Ki-67 protein expression is associated with proliferation in tumor cells, and can be used as a marker for tumor aggression. Every cell cycle's active phase (G1, S, G2, and M) contained Ki-67, whereas resting phase lacked it (G0) [30]. Correlation between Ki-67 and prognosis of patients with cancer colon was still contradictory in various studies [31]. However, other reports showed that high expression of Ki-67 was associated with poor prognosis of colon cancer patients [32]. In our study, we evaluated relationship between microsatellite status and Ki-67 expression in colorectal carcinoma in order to clarify biological profile of MSI-positive tumors. Our results revealed that among low expression of Ki-67 tumors (˂ 25%), eight cases were MSI-H, 10 cases were MSI-L and 10 cases were MSS, and there was negative correlation between Ki-67 low expression and all MSI status patterns.
On the other hand, the high expression of Ki-67 (≥ 25%) were assessed in 6 cases of MSI-H and 16 cases of MSS, and the correlation is significant between Ki-67 high expression and MSI status patterns.

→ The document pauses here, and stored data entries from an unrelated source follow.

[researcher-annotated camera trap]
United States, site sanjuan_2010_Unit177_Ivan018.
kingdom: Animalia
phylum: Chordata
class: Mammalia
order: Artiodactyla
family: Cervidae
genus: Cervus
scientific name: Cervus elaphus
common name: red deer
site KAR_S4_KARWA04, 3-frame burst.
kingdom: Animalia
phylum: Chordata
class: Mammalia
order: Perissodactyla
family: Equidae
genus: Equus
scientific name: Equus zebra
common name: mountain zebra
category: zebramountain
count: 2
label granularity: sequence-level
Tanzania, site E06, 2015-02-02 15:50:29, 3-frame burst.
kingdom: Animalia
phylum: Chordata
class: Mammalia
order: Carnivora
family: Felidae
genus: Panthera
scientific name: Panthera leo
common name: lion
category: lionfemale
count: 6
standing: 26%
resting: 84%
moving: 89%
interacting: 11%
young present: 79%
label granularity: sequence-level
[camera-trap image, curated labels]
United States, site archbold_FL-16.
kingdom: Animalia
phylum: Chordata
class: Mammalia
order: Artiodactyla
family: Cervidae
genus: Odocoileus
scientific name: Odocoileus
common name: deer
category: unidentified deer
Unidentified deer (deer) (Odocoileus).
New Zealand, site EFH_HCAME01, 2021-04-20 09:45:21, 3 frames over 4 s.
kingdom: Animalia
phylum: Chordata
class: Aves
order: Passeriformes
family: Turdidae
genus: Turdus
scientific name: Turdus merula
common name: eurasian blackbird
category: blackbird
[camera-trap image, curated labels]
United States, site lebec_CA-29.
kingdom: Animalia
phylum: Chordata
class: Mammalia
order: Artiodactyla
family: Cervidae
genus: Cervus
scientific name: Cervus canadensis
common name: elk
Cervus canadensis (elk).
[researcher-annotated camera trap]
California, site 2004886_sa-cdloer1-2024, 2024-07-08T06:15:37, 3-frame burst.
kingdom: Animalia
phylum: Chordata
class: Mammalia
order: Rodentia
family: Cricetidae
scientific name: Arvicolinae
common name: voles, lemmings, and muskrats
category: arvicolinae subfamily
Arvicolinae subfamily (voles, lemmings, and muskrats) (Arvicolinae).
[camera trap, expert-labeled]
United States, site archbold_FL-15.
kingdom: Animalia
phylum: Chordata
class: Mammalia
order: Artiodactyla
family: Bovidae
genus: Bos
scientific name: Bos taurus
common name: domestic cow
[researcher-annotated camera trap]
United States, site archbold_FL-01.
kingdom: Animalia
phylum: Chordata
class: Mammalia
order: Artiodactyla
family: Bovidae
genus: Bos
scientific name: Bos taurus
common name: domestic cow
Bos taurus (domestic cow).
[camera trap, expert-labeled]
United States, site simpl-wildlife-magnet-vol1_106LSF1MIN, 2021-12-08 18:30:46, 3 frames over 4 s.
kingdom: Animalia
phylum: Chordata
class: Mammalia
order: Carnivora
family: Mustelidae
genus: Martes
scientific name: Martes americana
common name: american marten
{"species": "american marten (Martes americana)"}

Previous study of Takagi et. al., [33] shown that colorectal carcinoma with MSI exhibit elevated Ki-67 expression regardless of hereditary or non-familial cancer types, pointing to their shared molecular features that set them apart from MSI-negative tumors [33]. However, other study showed that MSI is not correlated with Ki-67 expression and could not improve diagnostic accuracy of colorectal carcinoma, but Ki-67 expression alone is significantly high in poorly differentiated colorectal carcinoma and correlate with presence of metastases [29, 30].